• _Exercise brief_
Write each entry again exactly as shown, but without the images it holds.

• _Supplied material_
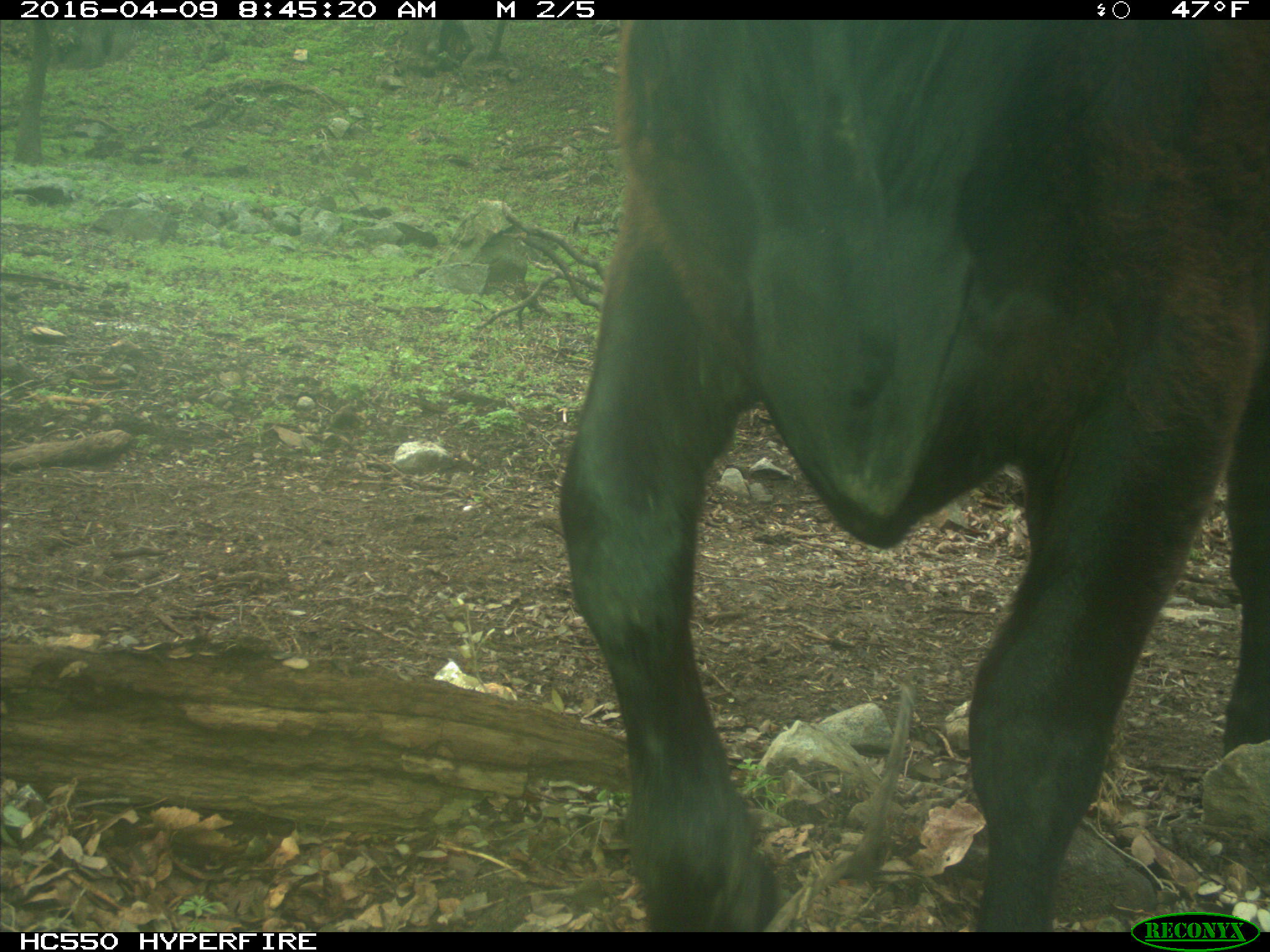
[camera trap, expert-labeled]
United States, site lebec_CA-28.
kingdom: Animalia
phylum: Chordata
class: Mammalia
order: Artiodactyla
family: Bovidae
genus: Bos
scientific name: Bos taurus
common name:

• _Finished exercise_
[camera trap, expert-labeled]
United States, site lebec_CA-28.
kingdom: Animalia
phylum: Chordata
class: Mammalia
order: Artiodactyla
family: Bovidae
genus: Bos
scientific name: Bos taurus
common name:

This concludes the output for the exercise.